Pull out each line of the data below that contains the word "pixel", and copy those lines unchanged.

— start Records supplied —

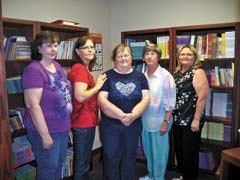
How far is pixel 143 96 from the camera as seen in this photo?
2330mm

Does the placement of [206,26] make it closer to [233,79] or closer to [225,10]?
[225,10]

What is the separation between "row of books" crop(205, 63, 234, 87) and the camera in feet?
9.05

— end Records supplied —
— start Records supplied —

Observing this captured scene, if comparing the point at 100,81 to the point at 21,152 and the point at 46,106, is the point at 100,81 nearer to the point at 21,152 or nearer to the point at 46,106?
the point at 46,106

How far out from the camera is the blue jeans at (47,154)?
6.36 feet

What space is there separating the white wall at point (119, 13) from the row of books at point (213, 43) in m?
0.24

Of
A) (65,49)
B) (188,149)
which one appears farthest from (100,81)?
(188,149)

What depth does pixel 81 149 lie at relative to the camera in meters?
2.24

— end Records supplied —
— start Records supplied —

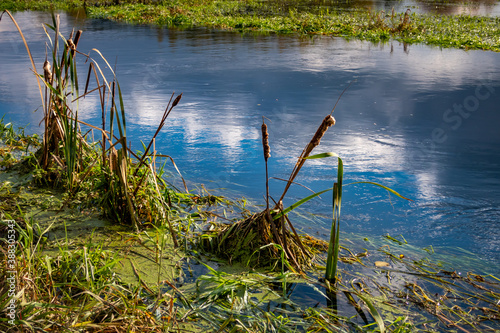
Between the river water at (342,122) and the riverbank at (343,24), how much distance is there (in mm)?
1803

— end Records supplied —

Right answer ▸
How far is pixel 143 96 from the camera as seen in this photo?
What depth does pixel 81 149 lie at relative to the camera in meters?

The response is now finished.